### TRECHO DA PÁGINA
──────

Assim é que a destemida aviadora levou a cabo o raid aéreo São Paulo-Santos, vencendo a Serra sozinha e
pousando tranquilamente na Praia do Gonzaga, assombrando muita gente, pois contava apenas 17 anos de idade.
Vale relembrar ainda que, naquele memorável vôo entre São Paulo e Santos, Anésia bateu o recorde feminino de
altura na América do Sul, tendo atingido a marca de 4 mil 124 metros de altitude.
Anésia Pinheiro Machado em seu avião, na Revolução de 1924,
quando jogou rosas no Minas Gerais
Foto: Revista da Semana, janeiro de 1940
Brevetada como Piloto-Aviador Internacional, pela Federation Aeronautique Internacionale (FAI), Anésia Pinheiro
Machado veio a se destacar na história da Aviação Brasileira, pelas suas brilhantes proezas e pelo seu pioneirismo, ficando marcada a que fez em
setembro daquele mesmo ano de 1922, em comemoração ao Centenário da Independência do Brasil, concretizando o raid aéreo São Paulo-Rio de Janeiro,
que lhe deu a glória de ser a primeira aviadora brasileira a levar a cabo um vôo interestadual.

──────

### O QUE SE PEDE
Dê continuidade ao trecho sobre a aviadora Anésia Pinheiro Machado, começando logo após a última frase. As linhas a seguir provêm de outra fonte.

──────

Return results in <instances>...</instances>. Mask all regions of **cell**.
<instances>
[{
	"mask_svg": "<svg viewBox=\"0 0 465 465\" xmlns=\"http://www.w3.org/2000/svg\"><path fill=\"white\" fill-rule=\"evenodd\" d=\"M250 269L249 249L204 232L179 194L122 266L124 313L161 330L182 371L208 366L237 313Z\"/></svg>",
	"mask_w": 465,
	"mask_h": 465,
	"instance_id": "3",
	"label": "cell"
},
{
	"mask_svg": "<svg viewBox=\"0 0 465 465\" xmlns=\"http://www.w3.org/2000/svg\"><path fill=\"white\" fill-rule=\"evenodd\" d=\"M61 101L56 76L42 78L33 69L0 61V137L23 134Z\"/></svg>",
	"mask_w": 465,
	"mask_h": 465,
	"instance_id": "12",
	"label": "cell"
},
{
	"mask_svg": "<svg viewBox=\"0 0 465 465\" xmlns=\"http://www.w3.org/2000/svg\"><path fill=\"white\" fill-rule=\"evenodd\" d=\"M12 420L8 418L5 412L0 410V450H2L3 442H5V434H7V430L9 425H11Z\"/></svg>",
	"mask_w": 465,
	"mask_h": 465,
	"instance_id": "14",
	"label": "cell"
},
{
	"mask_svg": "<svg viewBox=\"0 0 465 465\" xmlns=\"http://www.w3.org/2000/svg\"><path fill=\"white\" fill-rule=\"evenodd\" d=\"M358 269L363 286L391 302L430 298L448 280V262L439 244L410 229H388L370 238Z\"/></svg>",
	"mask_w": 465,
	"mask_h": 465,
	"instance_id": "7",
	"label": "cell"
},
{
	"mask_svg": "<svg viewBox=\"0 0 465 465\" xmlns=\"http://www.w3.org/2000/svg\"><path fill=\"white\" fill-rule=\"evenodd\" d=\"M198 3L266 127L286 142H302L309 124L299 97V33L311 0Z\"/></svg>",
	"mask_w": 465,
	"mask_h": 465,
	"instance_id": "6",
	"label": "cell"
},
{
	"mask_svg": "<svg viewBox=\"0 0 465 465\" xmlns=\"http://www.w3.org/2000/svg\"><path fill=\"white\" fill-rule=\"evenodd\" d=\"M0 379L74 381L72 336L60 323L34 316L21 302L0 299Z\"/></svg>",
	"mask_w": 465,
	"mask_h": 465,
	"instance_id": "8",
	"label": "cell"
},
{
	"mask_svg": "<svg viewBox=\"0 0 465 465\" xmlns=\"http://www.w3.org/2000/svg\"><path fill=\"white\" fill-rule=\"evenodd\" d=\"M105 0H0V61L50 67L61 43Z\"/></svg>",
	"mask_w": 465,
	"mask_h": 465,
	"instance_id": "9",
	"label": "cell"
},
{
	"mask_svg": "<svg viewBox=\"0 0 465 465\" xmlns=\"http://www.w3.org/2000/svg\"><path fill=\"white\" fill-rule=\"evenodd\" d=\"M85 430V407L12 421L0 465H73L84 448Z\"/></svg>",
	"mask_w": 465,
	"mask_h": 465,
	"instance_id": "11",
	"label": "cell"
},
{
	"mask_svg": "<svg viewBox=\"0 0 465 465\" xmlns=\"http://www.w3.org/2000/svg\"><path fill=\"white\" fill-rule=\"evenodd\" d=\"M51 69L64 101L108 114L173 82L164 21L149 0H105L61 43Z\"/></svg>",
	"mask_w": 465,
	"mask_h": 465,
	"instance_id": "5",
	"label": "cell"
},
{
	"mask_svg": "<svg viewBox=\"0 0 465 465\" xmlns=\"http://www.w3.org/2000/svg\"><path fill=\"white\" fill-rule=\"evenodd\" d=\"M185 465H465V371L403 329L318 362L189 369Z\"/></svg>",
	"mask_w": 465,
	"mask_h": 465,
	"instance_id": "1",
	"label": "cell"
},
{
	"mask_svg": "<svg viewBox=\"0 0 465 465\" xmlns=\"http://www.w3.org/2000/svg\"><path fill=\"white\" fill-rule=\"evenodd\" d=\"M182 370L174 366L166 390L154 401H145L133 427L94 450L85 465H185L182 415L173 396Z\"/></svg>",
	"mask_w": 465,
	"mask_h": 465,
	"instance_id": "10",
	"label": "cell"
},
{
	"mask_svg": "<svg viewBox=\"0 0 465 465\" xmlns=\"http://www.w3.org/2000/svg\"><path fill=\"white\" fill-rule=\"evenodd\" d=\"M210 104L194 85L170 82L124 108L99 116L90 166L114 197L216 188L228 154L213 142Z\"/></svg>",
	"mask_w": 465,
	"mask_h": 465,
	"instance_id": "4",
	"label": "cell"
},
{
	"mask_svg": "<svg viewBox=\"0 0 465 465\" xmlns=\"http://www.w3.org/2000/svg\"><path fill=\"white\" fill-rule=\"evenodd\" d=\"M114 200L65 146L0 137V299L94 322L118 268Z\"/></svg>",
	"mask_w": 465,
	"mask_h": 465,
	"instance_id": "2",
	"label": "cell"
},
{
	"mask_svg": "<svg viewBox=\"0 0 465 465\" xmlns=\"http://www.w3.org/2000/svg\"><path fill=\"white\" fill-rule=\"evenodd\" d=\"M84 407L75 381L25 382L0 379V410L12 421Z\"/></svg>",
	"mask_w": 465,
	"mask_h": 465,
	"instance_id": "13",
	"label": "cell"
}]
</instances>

──────

### EXERCÍCIO RESOLVIDO
Não vamos relatar aqui todas as proezas nacionais e internacionais de Anésia, a primeira mulher a pilotar
sozinha um avião em nosso país e a primeira aviadora brasileira a realizar um vôo transcontinental entre Nova Iorque e Rio de Janeiro, sendo válido
relembrar ainda que, pouco depois da sua arrojada viagem aérea ligando a capital paulista com a nossa cidade, em 1922, batizou o seu avião com a
denominação de Bandeirantes, com o qual voltou a Santos (inclusive com jornalistas e passageiros), onde emocionou a todos com as suas evoluções
aéreas, comprovando a sua habilidade no comando de aeroplanos.
Ainda com o advento da Revolução de 1924, Anésia foi imobilizada juntamente com o seu avião J.N., que
havia ganhado do almirante Alexandrino de Alencar, no Rio de Janeiro, logo após o raid do Centenário.
Durante aquele movimento armado, realizou missões, tendo efetuado uma arrojada manobra sobre o encouraçado
Minas Gerais, que se encontrava ancorado no porto local, deixando cair um ramalhete de flores juntamente com um cartão com a seguinte inscrição:
A sua façanha revolucionária, que ficou gravada na história da Aviação Brasileira, repercutiu de Norte a Sul do
País, e certa vez, ao ser indagada sobre o acontecimento, ela disse sorrindo: "Foi esse movimento mais uma grande página da história paulista. Claro que
não bombardearia, por espírito patriótico, aquele vaso de guerra. Entretanto, se ali fiz isso, foi para demonstrar ao governo federal que São Paulo nada
temia".
Muito tempo depois, por ocasião do Ano Santos Dumont, comemorado em 1956, a mais antiga aviadora do mundo
viajava pelo Sul do País, num vôo de confraternização com destino ao Uruguai, Argentina e Chile, levando mensagens da Câmara Federal e do Ministério da
Aeronáutica.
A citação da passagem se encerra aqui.